Dalla ricerca è emerso che più dell’80% dei soci della Cooperativa sociale friulana è consapevole di cosa si intenda per mutualità interna e, soprattutto, che ben il 62% del campione ritiene che in Itaca vi sia abbastanza mutualità, rispetto ad un 11%, invece, che giudica poco numerosi i servizi offerti. Si è riscontrato, inoltre, che il numero degli utilizzatori aumenta di anno in anno e che, in generale, i servizi maggiormente utilizzati sono i voucher, pensati principalmente per la conciliazione dei tempi lavoro-famiglia, la copertura al 100% della maternità obbligatoria (invece che all’80% come prevedrebbe il Ccnl) ed i diversi miglioramenti dell’inquadramento contrattuale proposti. Significativo anche il fatto che coloro che hanno utilizzato i servizi di mutualità ne siano poi rimasti soddisfatti.

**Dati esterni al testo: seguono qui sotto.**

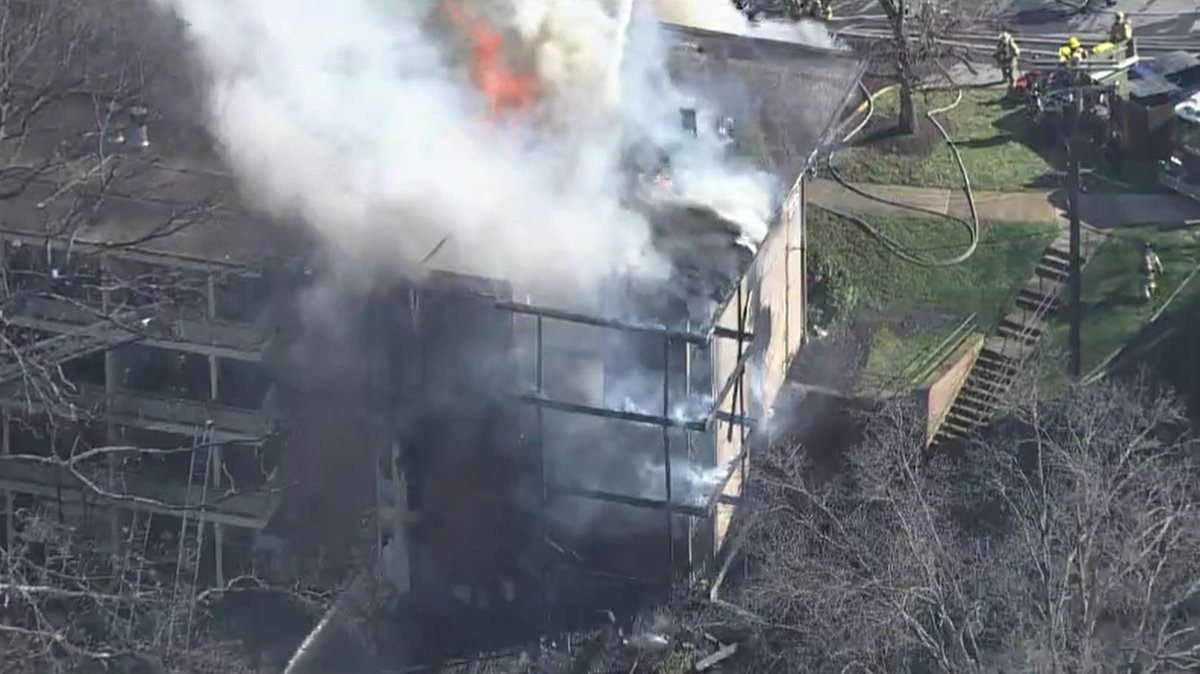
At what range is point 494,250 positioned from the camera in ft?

“Ma eravamo interessati a capire anche quali fossero i motivi per cui i soci non utilizzino le attività a loro dedicate, in maniera tale da poter aumentare in futuro il numero degli utilizzatori”. Dalla ricerca è risultato che, tra le principali motivazioni del non utilizzo dei servizi di mutualità interna, vi è il fatto che, in quel dato momento, i soci non avevano bisogno di quei servizi, ciononostante ne è stata riconosciuta l’utilità. Questo risultato conferma l’importanza della ricerca svolta che, tra i diversi obiettivi, si proponeva di individuare nuove attività dedicate ai soci.

In prospettiva futura, per scandagliare meglio eventuali e potenziali altre direzioni, è stato chiesto ai soci campione se Itaca potrebbe migliorare i servizi di mutualità interna che oggi offre. Il 65% degli intervistati ha dichiarato che, rispetto a quanto già la Cooperativa propone, ci potrebbero essere dei miglioramenti ma non di grandi entità.

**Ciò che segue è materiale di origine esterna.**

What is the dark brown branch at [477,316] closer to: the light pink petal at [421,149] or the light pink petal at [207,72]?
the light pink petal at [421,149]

Riguardo ai nuovi servizi che potrebbero essere introdotti in futuro, dal questionario è emerso che la maggioranza dei soci vorrebbe poter usufruire di un numero più elevato di convenzioni, principalmente con enti culturali (il 35%) e con servizi di diverso tipo (27%). A ciò si aggiunge un 25% del campione che vorrebbe fossero ulteriormente potenziati i servizi dedicati ai genitori per il supporto alla conciliazione dei tempi di lavoro-famiglia. Il 13%, infine, vorrebbe che Itaca offrisse nuovi spazi e/o strumenti per consentire lo scambio di oggetti o di servizi di vario tipo.

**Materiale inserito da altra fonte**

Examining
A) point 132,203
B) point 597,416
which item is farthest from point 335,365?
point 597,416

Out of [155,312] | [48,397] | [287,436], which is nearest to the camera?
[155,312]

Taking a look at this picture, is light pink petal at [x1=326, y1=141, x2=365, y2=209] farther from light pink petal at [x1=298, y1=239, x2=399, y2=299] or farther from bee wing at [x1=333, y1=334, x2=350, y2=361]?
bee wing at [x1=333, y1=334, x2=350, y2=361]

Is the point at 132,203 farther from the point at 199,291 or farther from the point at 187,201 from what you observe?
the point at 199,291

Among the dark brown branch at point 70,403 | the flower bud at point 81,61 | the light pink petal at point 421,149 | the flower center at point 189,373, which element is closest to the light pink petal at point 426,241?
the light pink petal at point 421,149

A questi risultati si sono aggiunte tutte le ulteriori informazioni raccolte durante la realizzazione dei focus group, e che hanno permesso di acquisire numerose proposte, tra le quali la possibilità di introdurre servizi anche per i soci che non hanno figli, oppure pensare a nuove sedi nelle quali i soci potrebbero incontrarsi per organizzare attività diverse.

Tutte le proposte, insieme ai dati raccolti durante la ricerca, verranno ora attentamente valutati dal CdA della Cooperativa Itaca, in modo tale da comprendere da un lato come migliorare i servizi già offerti, dall’altro come individuare tra le proposte suggerite quelle effettivamente realizzabili.